### Consignes:
A) Recopiez l'extrait présenté, tout ce qui va de « Depuis la création » jusqu'à « d’un milliard [INTEL]. », en substituant « fulgurante » à « exponentielle ».
B) D'après l'extrait présenté, en quelle année Gordon Moore a-t-il énoncé la première formulation de sa loi ?
C) Traduisez en anglais la phrase suivante de l'extrait présenté : « Aujourd’hui, les produits doivent présenter un panel de fonctions numériques et analogiques de plus en plus vaste. »

### Extrait présenté:

****************

L’évolution des contraintes industrielles et plus particulièrement dans le domaine de la défense entraîne une rupture dans la conception des cartes électroniques. Aujourd’hui, les produits doivent présenter un panel de fonctions numériques et analogiques de plus en plus vaste. Il est nécessaire que l’ensemble de ces fonctions soit intégré sur des supports de plus en plus petits et qu’elles présentent des débits toujours plus importants. La miniaturisation croissante des circuits intégrés et l’augmentation des vitesses d’horloge permettent aujourd’hui de répondre à ces contraintes et de créer des cartes plus denses tout en améliorant leurs performances. Cependant, ces évolutions technologiques entraînent également une dégradation de la qualité des signaux et une augmentation des perturbations électromagnétiques au sein des cartes, ce qui oblige les concepteurs à revoir leurs méthodologies, processus et règles de conception dans le but d’assurer la maîtrise de l’intégrité des signaux et de minimiser les interférences.
Depuis la création du premier circuit intégré en 1958 par Texas Instrument et la première formulation de la loi de Moore énoncée en 1965 par Gordon Moore, l’électronique numérique connaît une évolution exponentielle. En 40 ans la gravure d’un transistor est passée de 10µm à 45nm, ce qui entraîne une intégration croissante du nombre de transistors au sein des circuits intégrés proche de ce qu’avait prévu Gordon Moore. Aujourd’hui, ce nombre s’élève à plus d’un milliard [INTEL].

****************

### Données:
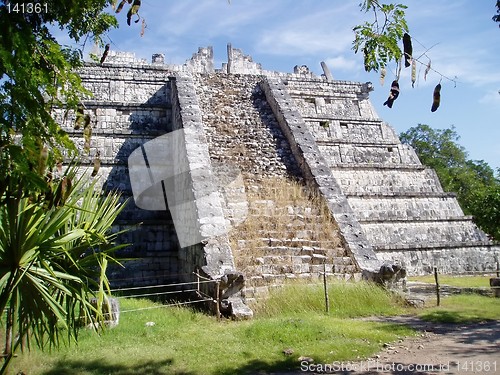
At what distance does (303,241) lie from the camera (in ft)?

****************

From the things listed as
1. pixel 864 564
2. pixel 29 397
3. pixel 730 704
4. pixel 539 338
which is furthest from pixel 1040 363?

****************

### Réponses dans l'ordre:
A)
Depuis la création du premier circuit intégré en 1958 par Texas Instrument et la première formulation de la loi de Moore énoncée en 1965 par Gordon Moore, l’électronique numérique connaît une évolution fulgurante. En 40 ans la gravure d’un transistor est passée de 10µm à 45nm, ce qui entraîne une intégration croissante du nombre de transistors au sein des circuits intégrés proche de ce qu’avait prévu Gordon Moore. Aujourd’hui, ce nombre s’élève à plus d’un milliard [INTEL].

B) En 1965.

C) Today, products must offer an ever wider range of digital and analog functions.